_Work to complete_
(A) Answer each question from the passage on Delaware's opt-out bill.
(i) What was the House vote on the bill?
(ii) What vote would the Delaware House and Senate need to override a veto?
(iii) According to Schneider, how many of the national civil rights groups took part in the statement on opt-out?
(B) Restate the stretch of the passage on Delaware's opt-out bill from "Of course Governor" through "in this assessment.", renaming "standardized testing" as "statewide testing".

Of course Governor Markell would think this is bad bill. I believe he mistakenly attributes the progress made in Delaware schools to standardized testing, when the reality is Delaware has many effective and great public school teachers who are doing more with far less due to cuts Markell instituted years ago and never reinstated. This bill passed the House with a 36-3 vote with 2 absent. This sends a clear message to Delaware parents that state legislators understand parents fundamental rights and they do not believe in this assessment.

The very discussion of this bill has people all over Delaware talking about education like they never have before, from the most effective way to educate our inner-city students to what the best way to determine student outcomes is. Many in the state are fast realizing the Race To The Top and high-stakes testing have been nothing but a severe disruption and a money pit for our schools and students. Governor Markell could veto the bill, but the Delaware House and Senate could override that veto with a 60% vote in both.”

Markell has been utilizing the positions of civil rights groups in Delaware for months to bolster his opposition of the opt-out movement.  Mercedes Schneider, a Louisiana educator with the very popular Deutsch29 education blog, wrote on Wednesday about 28 national civil rights groups that petitioned the U.S. Congress during discussion about the ESEA reauthorization back in January.  When asked to declare a formal position on opt-out, only 12 of those groups participated in this statement, according to Schneider.

_Record list_
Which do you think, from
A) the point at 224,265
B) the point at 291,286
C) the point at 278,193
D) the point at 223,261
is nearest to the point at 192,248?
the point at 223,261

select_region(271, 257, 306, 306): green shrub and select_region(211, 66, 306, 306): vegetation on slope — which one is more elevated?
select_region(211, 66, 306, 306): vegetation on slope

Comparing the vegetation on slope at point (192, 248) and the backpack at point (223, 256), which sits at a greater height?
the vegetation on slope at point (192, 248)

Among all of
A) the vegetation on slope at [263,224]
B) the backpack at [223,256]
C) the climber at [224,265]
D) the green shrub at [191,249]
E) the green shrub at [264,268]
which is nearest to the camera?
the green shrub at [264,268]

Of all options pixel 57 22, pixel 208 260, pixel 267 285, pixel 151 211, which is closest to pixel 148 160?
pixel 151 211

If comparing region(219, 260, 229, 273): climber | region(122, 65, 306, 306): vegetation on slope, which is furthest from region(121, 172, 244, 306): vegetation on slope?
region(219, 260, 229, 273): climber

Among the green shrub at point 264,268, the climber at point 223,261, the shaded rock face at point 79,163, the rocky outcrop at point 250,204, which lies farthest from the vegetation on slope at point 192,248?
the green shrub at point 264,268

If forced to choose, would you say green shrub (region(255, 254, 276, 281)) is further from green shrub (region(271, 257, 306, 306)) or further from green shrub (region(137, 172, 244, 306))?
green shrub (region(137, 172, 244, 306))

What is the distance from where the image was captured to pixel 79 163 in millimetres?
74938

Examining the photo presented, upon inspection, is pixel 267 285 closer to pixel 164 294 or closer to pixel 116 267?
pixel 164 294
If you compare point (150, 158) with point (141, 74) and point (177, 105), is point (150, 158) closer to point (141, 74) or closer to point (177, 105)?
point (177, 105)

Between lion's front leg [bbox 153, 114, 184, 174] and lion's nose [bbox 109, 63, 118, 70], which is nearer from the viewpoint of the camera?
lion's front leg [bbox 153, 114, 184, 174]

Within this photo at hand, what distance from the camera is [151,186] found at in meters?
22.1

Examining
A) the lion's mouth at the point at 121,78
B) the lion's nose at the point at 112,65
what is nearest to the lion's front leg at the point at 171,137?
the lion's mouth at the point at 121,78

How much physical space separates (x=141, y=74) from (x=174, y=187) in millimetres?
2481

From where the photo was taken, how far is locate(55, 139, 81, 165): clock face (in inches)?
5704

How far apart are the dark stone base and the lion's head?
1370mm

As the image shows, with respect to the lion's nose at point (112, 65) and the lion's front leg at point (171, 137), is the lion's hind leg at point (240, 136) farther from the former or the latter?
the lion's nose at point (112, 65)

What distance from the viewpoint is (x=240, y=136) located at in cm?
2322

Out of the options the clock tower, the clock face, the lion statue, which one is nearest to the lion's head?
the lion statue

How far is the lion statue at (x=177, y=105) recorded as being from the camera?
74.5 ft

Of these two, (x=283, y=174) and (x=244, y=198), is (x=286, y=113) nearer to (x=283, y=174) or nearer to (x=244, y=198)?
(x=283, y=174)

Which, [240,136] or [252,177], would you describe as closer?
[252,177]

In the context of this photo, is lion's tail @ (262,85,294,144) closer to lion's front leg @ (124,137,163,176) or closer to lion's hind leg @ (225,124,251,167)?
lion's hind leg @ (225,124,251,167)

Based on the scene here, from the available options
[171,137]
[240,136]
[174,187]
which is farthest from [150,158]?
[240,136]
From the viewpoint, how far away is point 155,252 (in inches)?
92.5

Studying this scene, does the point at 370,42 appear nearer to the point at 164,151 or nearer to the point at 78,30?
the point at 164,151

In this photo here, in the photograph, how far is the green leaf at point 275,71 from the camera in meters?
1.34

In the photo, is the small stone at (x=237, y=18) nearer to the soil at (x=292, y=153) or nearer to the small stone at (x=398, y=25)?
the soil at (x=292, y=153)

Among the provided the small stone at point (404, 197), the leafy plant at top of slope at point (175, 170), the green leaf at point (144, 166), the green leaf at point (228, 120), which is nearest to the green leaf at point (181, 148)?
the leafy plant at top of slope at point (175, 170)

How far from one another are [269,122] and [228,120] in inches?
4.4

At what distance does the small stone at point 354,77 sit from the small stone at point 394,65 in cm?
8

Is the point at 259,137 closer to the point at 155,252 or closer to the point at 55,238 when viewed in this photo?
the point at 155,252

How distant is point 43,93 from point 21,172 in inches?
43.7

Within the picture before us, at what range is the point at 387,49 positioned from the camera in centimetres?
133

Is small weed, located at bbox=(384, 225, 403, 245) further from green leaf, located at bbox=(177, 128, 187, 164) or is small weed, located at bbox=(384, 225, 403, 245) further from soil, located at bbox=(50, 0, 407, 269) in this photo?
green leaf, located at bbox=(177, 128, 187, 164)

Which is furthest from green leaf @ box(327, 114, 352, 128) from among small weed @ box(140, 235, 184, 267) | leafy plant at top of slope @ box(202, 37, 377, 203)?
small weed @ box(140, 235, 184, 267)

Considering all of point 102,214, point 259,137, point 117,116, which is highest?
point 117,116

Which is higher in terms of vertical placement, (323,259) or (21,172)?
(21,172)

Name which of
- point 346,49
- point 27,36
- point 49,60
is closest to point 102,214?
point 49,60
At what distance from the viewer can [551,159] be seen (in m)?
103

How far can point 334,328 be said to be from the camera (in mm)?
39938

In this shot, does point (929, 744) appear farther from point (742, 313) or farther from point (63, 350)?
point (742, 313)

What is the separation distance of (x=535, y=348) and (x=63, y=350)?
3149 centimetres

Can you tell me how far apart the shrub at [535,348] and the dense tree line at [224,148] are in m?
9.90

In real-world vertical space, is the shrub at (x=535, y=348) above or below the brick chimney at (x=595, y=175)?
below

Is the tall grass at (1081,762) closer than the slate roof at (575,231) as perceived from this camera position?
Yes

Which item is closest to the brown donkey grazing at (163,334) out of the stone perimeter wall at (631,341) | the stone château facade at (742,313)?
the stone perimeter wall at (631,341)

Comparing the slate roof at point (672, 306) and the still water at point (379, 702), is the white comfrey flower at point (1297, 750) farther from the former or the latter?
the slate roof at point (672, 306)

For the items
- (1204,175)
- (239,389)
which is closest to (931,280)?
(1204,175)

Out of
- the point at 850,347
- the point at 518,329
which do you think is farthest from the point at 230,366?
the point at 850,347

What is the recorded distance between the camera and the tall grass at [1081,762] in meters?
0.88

_Expected answers_
(A)
(i) 36-3, with 2 absent
(ii) A 60% vote in both
(iii) 12

(B)
Of course Governor Markell would think this is bad bill. I believe he mistakenly attributes the progress made in Delaware schools to statewide testing, when the reality is Delaware has many effective and great public school teachers who are doing more with far less due to cuts Markell instituted years ago and never reinstated. This bill passed the House with a 36-3 vote with 2 absent. This sends a clear message to Delaware parents that state legislators understand parents fundamental rights and they do not believe in this assessment.